One factor that matters a lot, in both good and bad ways, is turbo. The idea behind turbo is that a chip has a set power use limit, also known as a TDP. The base clocks are a conservative estimate of what can be done at those power limits, and therefore thermal limits. Pre-turbo, that is what you got, but turbo adds smarts to the mix. If a CPU or a GPU is not using its allotted percentage of the TDP, that extra can be funnelled to the unit that is using its maximum. Basically, Turbo allows the CPU or GPU to exceed its limits when the other unit is at low utilization.
One nasty side effect of this is that traditional benchmarks that stress components one at a time, are the best case scenario for a turbo wielding chip. They show the absolutes of the chip correctly, just not what is real world achievable. Those theoretical numbers are so rarely achievable in real life that it is laughable. Benchmarks that stress a single function basically have become a test for turbo functionality, they no longer represent the components they purport to test. This is the long way of saying they are worthless on a turbo CPU.
Real world scenarios, multitasking benchmarks, and the like are all being thrown out there to try and address this problem. They fail badly. Some, like BAPCO’s SYSMark, are so thoroughly gamed that they have become nonsensical, and others try futilely to define average. Most however are just plain dumb, and that is the state of benchmarking a modern turbo enabled chip, dumb. SemiAccurate’s position on the subject is, well, complex, but some call that dumb too, it isn’t simple enough for the masses.
In the end, what do we have? We have an AMD chip that, on paper, appears to better Intel where it matters most to the user. If you think Trinity is underwhelming on paper, look at comparable numbers. AMD looks to use energy more efficiently than Intel, but until we get an Ivy Bridge at 35W in the lab, we can’t say for sure. Several tests like Tech Report’s, seem to show AMD leads Intel quite handily in battery life for real world usages. Those same tests also show AMD crushes a 45W Intel Ivy Bridge in GPU, and is crushed by the same chip in CPU tests. That means what CPU you chose is more a question of your workload, do you run HPC tests or a web browser? Movies and games or multi-hour statistical analyses more often?

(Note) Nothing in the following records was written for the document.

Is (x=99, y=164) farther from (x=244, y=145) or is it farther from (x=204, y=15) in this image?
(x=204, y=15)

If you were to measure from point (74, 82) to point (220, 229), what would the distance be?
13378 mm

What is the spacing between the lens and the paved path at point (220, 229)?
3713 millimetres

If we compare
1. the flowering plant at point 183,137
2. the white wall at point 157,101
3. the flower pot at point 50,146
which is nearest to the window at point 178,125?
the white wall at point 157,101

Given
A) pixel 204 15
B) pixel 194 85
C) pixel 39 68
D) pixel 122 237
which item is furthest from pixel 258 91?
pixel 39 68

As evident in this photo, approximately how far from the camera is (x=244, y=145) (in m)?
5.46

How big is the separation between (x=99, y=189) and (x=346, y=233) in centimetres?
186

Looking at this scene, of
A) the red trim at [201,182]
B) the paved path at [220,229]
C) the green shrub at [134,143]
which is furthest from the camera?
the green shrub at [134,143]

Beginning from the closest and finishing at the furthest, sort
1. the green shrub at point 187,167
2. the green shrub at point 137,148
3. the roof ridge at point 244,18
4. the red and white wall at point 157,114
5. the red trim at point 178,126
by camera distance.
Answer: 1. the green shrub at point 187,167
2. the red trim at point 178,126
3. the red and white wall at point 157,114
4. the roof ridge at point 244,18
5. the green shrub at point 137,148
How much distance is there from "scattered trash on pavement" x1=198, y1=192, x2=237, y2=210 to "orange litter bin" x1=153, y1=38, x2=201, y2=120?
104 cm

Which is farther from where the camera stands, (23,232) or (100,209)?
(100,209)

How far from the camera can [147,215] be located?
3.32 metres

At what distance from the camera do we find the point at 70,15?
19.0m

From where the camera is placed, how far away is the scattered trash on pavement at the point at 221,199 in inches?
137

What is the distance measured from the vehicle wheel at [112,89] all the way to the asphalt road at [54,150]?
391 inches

Would a 35W Intel CPU change the results? Yes. Would AMD take the lead in CPU against that part? Not a chance. Would those 20W make a difference in GPU tests? Undoubtedly, Ivy would go from borderline working graphics to a lot slower, when the drivers actually worked. Who would have expected this state of affairs before Ivy launched last month?
And all of this summarized says one important thing, AMD has a very credible chip on their hands with Trinity, and Intel should be very worried. What looks to be a minor gain in top line performance is a massive leap forward in performance per watt, and that is what matters to the mobile user. AMD can now get in to the thin and light notebook category, and appears to have a better ‘Ultrabook’ CPU than Intel does, but we will have to wait for 17W parts in the wild to say for sure. AMD will be vastly cheaper too, and have working graphics, can Intel address either one? Did performance per watt increases, not top line performance, give AMD a win this round?S|A
Update: Had a 55W Intel CPU mis-identified as 45W, and therefore a 10W delta in some places when it should have been 20W. Fixed.